Carbohydrates have to be broken down into glucose before they can be used as energy in a horse’s cells. Once broken down, glucose circulates through the bloodstream, supplying cells with energy. Excess glucose is stored as glycogen in muscle tissue and the liver for later use. Horses are able to meet roughly 30%-70% of their energy needs with carbohydrates, making carbohydrates an important part of their diet.

Simple sugars and starch

Sugars are the simplest carbohydrates. Sugars are either monosaccharides or disaccharides (molecule of 2 monosaccharides). Variations in the physical arrangements of the monosaccharides result in different types of sugars. Simple sugars commonly found in feed include sucrose, fructose and maltose. Starches, on the other hand, are a bit more complex. Starches are molecules containing many monosaccharides, called polysaccharides. Starches can be broken down into two components: amylose and amylopectin.

Simple sugars and starches are digested in the foregut (mouth, esophagus, stomach and small intestine). Gastric acids and enzymes aid in breaking down sugars and starches. The resulting glucose is absorbed in the small intestine. This glucose is immediately available, via the bloodstream, as an energy source. Because of limited enzyme availability and acid production, it is important to note the foregut has a limited capacity for digesting sugars and starches. When large amounts are fed, the excess sugars and starches are passed into the hindgut (cecum and large intestine), where they can cause digestive upset or laminitis. Carefully controlling the amount of simple sugars and starches fed to horses is a key management consideration.

Where are simple sugars and starches found?

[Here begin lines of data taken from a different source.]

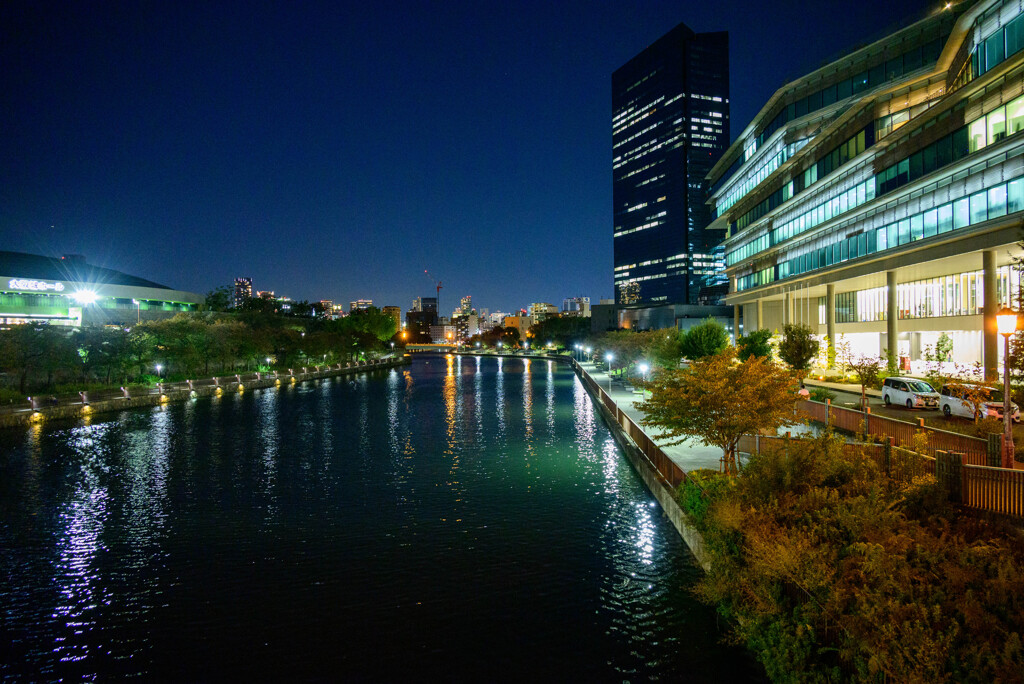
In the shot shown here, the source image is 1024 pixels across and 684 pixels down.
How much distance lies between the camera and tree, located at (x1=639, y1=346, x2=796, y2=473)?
18016mm

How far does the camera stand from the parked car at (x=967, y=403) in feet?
70.0

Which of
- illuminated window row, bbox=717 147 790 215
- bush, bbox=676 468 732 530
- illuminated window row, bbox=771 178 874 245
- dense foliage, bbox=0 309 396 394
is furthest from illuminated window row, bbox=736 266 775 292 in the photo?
dense foliage, bbox=0 309 396 394

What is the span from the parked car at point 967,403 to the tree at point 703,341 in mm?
28174

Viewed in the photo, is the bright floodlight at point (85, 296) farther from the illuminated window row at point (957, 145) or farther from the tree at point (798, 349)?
the illuminated window row at point (957, 145)

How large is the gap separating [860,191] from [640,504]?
135ft

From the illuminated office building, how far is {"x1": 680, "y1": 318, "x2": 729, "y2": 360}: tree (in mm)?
9920

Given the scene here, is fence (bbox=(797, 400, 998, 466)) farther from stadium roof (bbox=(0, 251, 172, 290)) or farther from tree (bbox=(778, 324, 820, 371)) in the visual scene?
stadium roof (bbox=(0, 251, 172, 290))

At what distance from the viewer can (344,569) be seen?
48.1ft

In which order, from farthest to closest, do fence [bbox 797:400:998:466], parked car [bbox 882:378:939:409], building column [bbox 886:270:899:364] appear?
building column [bbox 886:270:899:364] → parked car [bbox 882:378:939:409] → fence [bbox 797:400:998:466]

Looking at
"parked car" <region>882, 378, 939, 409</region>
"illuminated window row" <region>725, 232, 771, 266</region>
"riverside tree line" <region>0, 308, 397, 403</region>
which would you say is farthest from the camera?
"illuminated window row" <region>725, 232, 771, 266</region>

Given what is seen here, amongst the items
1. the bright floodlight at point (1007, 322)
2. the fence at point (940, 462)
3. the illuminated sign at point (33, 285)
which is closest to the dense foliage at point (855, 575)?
the fence at point (940, 462)

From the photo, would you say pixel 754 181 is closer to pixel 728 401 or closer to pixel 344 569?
pixel 728 401

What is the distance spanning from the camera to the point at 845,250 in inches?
2040

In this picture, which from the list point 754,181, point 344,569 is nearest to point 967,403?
point 344,569
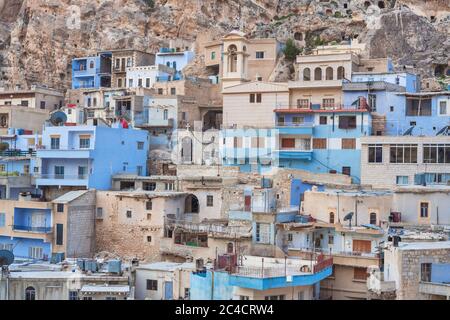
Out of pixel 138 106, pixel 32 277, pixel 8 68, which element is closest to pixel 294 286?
pixel 32 277

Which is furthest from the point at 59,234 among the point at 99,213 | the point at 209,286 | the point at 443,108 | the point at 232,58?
the point at 443,108

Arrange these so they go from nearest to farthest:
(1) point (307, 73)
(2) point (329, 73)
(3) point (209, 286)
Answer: (3) point (209, 286)
(2) point (329, 73)
(1) point (307, 73)

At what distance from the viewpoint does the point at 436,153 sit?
35.3 meters

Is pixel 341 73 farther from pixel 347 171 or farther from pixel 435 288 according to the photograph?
pixel 435 288

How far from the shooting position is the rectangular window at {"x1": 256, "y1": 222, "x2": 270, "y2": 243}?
98.4ft

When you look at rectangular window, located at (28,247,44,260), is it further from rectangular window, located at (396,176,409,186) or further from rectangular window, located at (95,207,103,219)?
rectangular window, located at (396,176,409,186)

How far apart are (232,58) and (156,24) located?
13.9 m

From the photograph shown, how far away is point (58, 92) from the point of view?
52531 millimetres

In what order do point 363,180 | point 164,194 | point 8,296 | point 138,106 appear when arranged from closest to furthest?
point 8,296
point 164,194
point 363,180
point 138,106

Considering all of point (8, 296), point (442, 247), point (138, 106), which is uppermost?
point (138, 106)

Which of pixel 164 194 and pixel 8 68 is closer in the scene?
pixel 164 194

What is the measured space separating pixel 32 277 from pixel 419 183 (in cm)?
1792

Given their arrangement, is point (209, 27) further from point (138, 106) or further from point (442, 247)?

Plants produce sugars and starch to meet their own energy requirements. Plants store excess sugars and starches in seeds and other plant tissues. Grains, which are seeds of plants, are high in these types of carbohydrates. Oats, corn and barley are commonly used in equine feeds and contain relatively high levels of starch and sugar.

Grass and hay also contain these simple carbohydrates, but not to the extent of plain grains and grain concentrates. The content of simple sugars and starches in grasses can vary, depending on growth stage and seasonal temperatures. Hay, once baled, contains about 4%-5% less starch and sugar than fresh grass.